In previous studies Professor Kallies had identified that certain T cells resisted exhaustion and kept functioning for extended periods of time during an episode of chronic disease.

And when the Australians compared their findings with those of their partners, Dr Lorenz Kretschmer and Dr Veit Buchholz from the Technical University of Munich, who had been tracing immune responses derived from single T cells in vivo, they realised that certain memory T cell subsets had a stem-cell-like ability to self-renew.

The new study combined the unique expertise of both labs and narrowed their focus down to an extremely specific subset of Tpex cells that harboured this stem-cell-like function, which the team have dubbed ‘stem-like exhausted T cells.’

“These cells act like stem-cells for the killer T cell population; they self-renew while also producing cytotoxic T cells that can kill virus infected cells,” Dr Buchholz said.

These cells were also found to mediate the human body’s response to immunotherapy using checkpoint inhibitors, and the team were able to identify the key molecule which enables these cells to develop and function.

“We discovered a specific transcription factor, called Myb, that controls the development and function of these cells,” Professor Kallies explained.

“Without this factor, this population of cells does not form, and the T cells responding to the chronic infection cannot be maintained or respond to checkpoint inhibition.

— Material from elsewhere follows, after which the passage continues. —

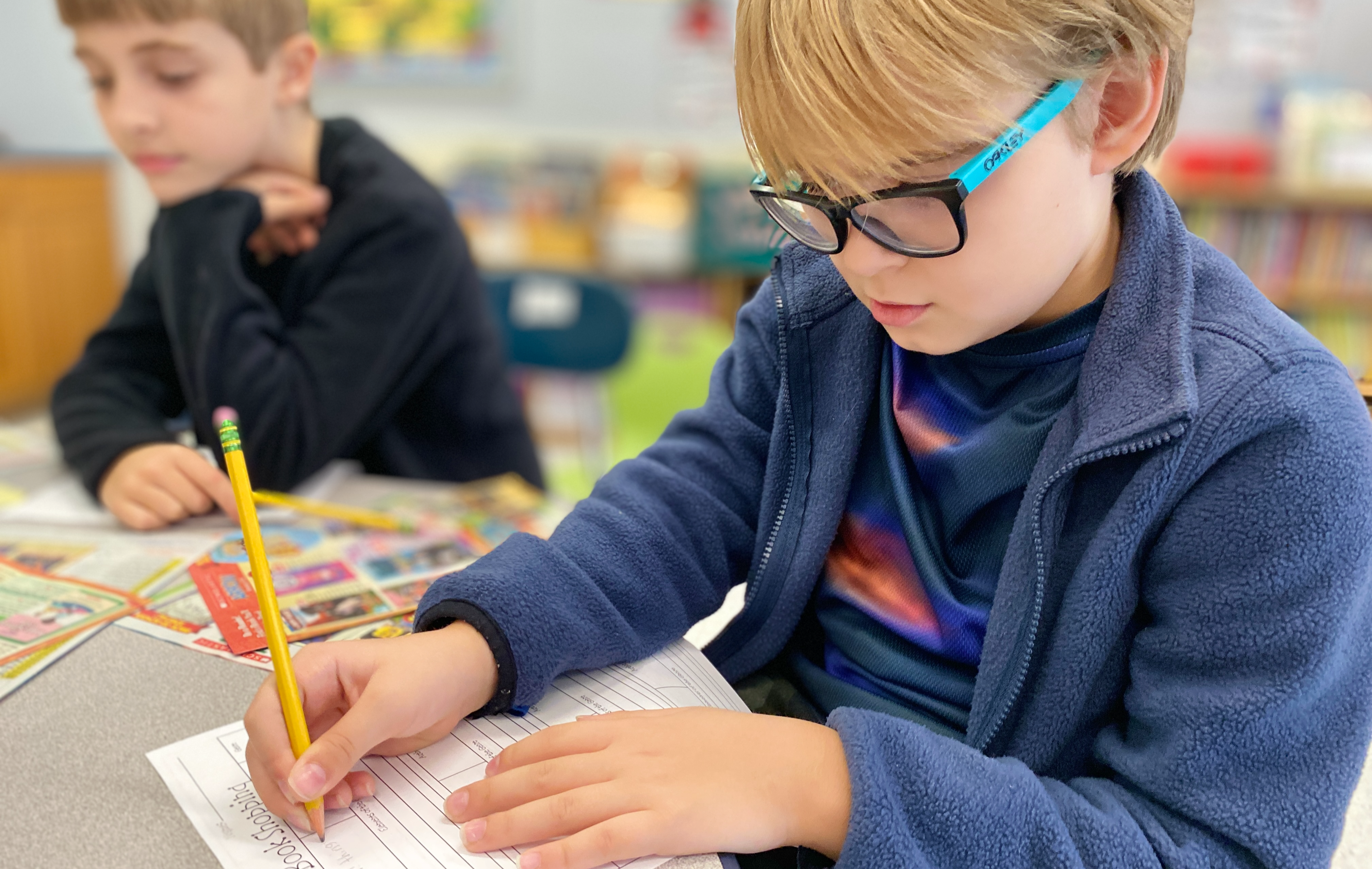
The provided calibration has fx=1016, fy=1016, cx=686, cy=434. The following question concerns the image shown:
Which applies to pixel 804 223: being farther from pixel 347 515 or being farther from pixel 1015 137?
pixel 347 515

Without this transcription factor, immunotherapy fails.”

Both teams are now working on new strategies to utilise these cells and are hopeful that their research will lead to better therapies.

“Currently, immunotherapy is only successful in some cancers and only works for some patients,” Professor Kallies said.

“We are hopeful that our insights into the mechanisms of T cell invigoration may lead to the development of better targeted immunotherapies to improve outcomes in the context of viral infections and cancer.”